Famagusta - Nestorianer-Kirche
Anhänger des Nestorianismus retteten sich im ausgehenden
12. Jahrhundert aus dem syrisch-palästinensischen Raum nach Zypern,
nachdem die Rückeroberung der christlichen Gebiete durch Saladin
forciert worden war. Die Nestorianer vertreten im Gegensatz zu der in
anderen Religionsgemeinschaften gültigen Lehre die Auffassung, dass
die göttliche und die menschliche Natur in Christus getrennt seien
(nicht in seiner Person vereint) und Maria nur Mutter des Menschen Jesus
(nicht Mutter Gottes) genannt werden dürfe. Ihre Vorstellungen gelten
seit dem Konzil von Ephesus (431) als Häresie. Unterdrückungen
waren die Folge, dessen ungeachtet entwickelten sie eine erfolgreiche
Missionstätigkeit, gerieten aber später in den Strudel der unaufhörlichen
Auseinandersetzungen in Nahost. Heute lebt das Gros der etwa 175.000 Nestorianer,
die man hier Assyrer nennt, im Irak und Iran sowie in Syrien.
Leontios Machairas (ca. 1380 – 1450), Autor der Chronik „Erzählung
vom lieblichen Lande Zypern“, weiß zu berichten, dass ein
gewisser Lachas, reicher nestorianischer Kaufmann und Schiffseigner, um
1359 die Kirche der Nestorianer erbauen ließ („Und dieser
seinem Glauben treue Mann tat viel Gutes zum Heil seiner Seele und so
baute er von Grund auf die Nestorianer-Kirche“). Sie überstand
die Kämpfe während der osmanischen Eroberung unversehrt, soll
angeblich zeitweise Kamelen als Unterstand gedient haben und wurde 1905
von der kleinen griechisch-orthodoxen Gemeinde in Alt-Famagusta erworben.
Sie weihte das Gotteshaus dem heiligen Georg, dem Verbanner (Aghios Georgios
Exorinós). Mit ihm hatte es eine besondere Bewandtnis, konnte man
doch durch Anrufung seines Namens und eine schnelle unauffällige
Tat jeden unliebsamen Zeitgenossen loswerden.

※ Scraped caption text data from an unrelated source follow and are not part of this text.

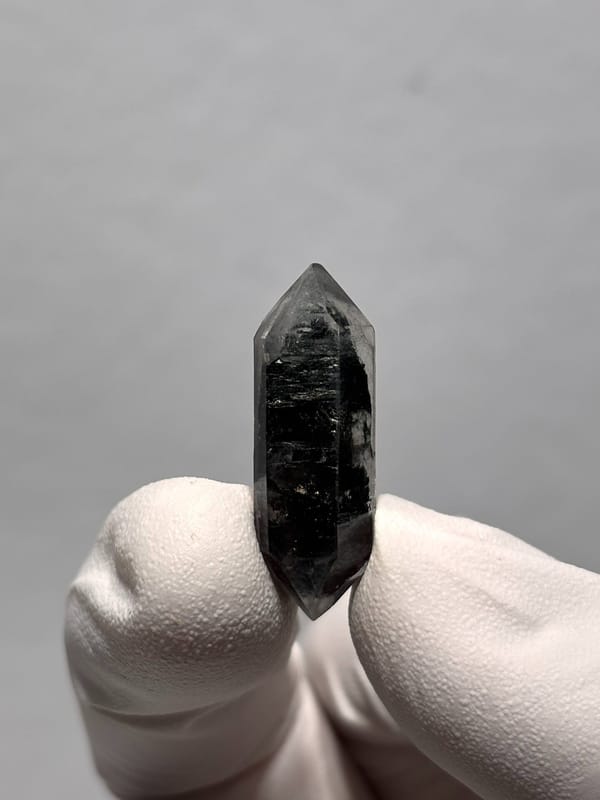 Tiny black double-terminated quartz with clear rim from Yunnan, China, close-up of the crystal faces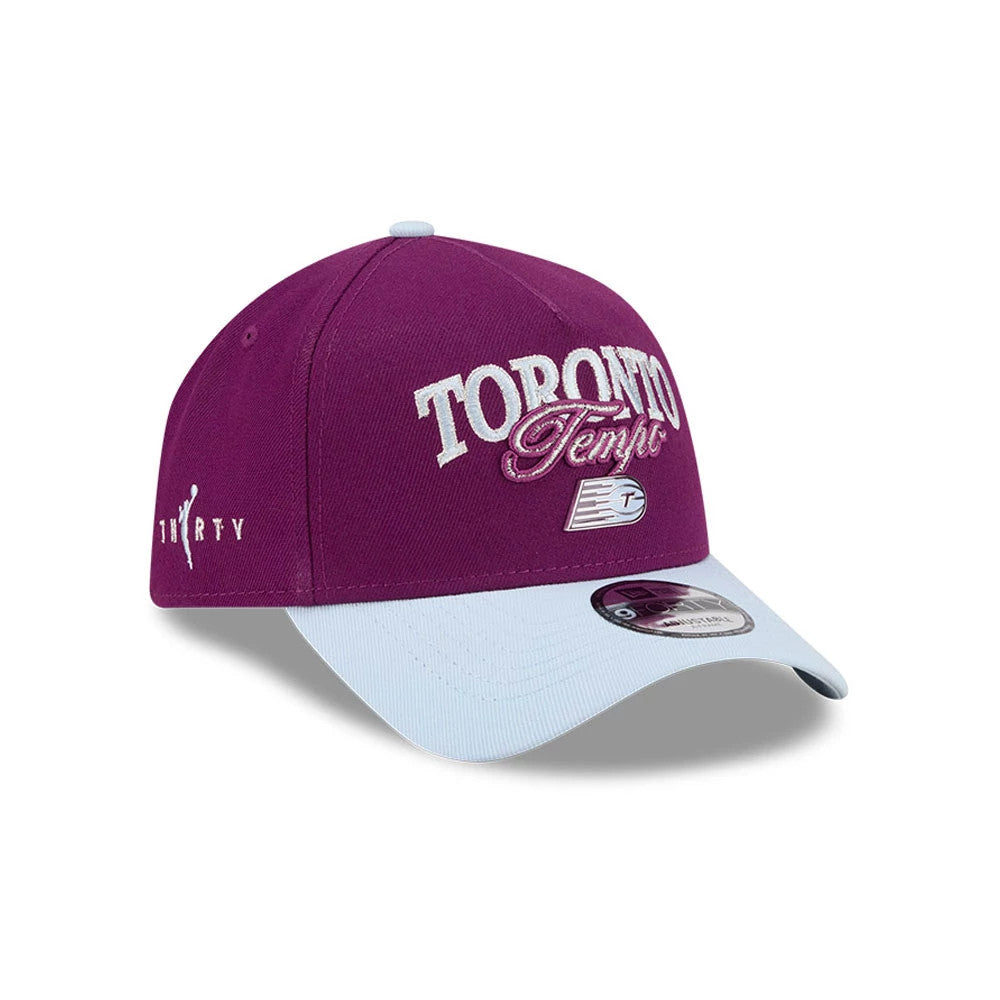 Toronto Tempo WNBA Tip Off 2026 Dark Red New Era 9FORTY A-Frame Adjustable Cap, three-quarter view showing raised white Toronto Tempo embroidery on dark red front panel, light blue curved visor with 9FORTY size sticker.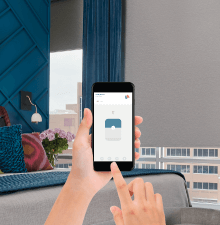 a person is holding a cell phone to control window Blind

Man musste nur etwas Staub
aus der dem Heiligen geweihten Kirche aufheben und in das Haus des Feindes
streuen und binnen eines Jahres verschwand er von der Insel. . .
Die griechische Gemeinde verließ nach dem Ausbruch interkommunaler
Unruhen 1957 die Altstadt. Heute wird in dem kleinen Gotteshaus an jedem
ersten Sonntag im Monat von christlichen „Residents“ Nordzyperns
das heilige Abendmahl gefeiert.
Das Bauwerk
Ursprünglich bestand die Kirche aus nur einem dreijochigen
Schiff und Apsis. Wohl nicht
lange nach der Fertigstellung kamen Seitenschiffe mit Apsidialkapellen
hinzu und auch der „Campanile“ entstand. Die Bauten sind aus
sorgfältig bearbeiteten Quadersteinen errichtet worden. Strebepfeiler
(mit Wasserspeiern hoch oben) verstärken an ihren Längsseiten
die Stabilität. Unter den stumpfen Giebeln der Nord- und Südseite
liegen lanzettförmige Fenster und über dem Hauptportal schwebt
ein großes Rundfenster, freilich ohne das ursprüngliche Maßwerk.
Seine Nachbildung ist akzeptabel. Die kräftigen Fensterstürze
über den Türen ruhen auf Steinkonsolen.
Fragmentarisch erhaltene figürliche Darstellungen im italienischen Stil des 14. und 15. Jahrhunderts und syrische Inschriften bedecken die Wände und Säulen im Kircheninnern.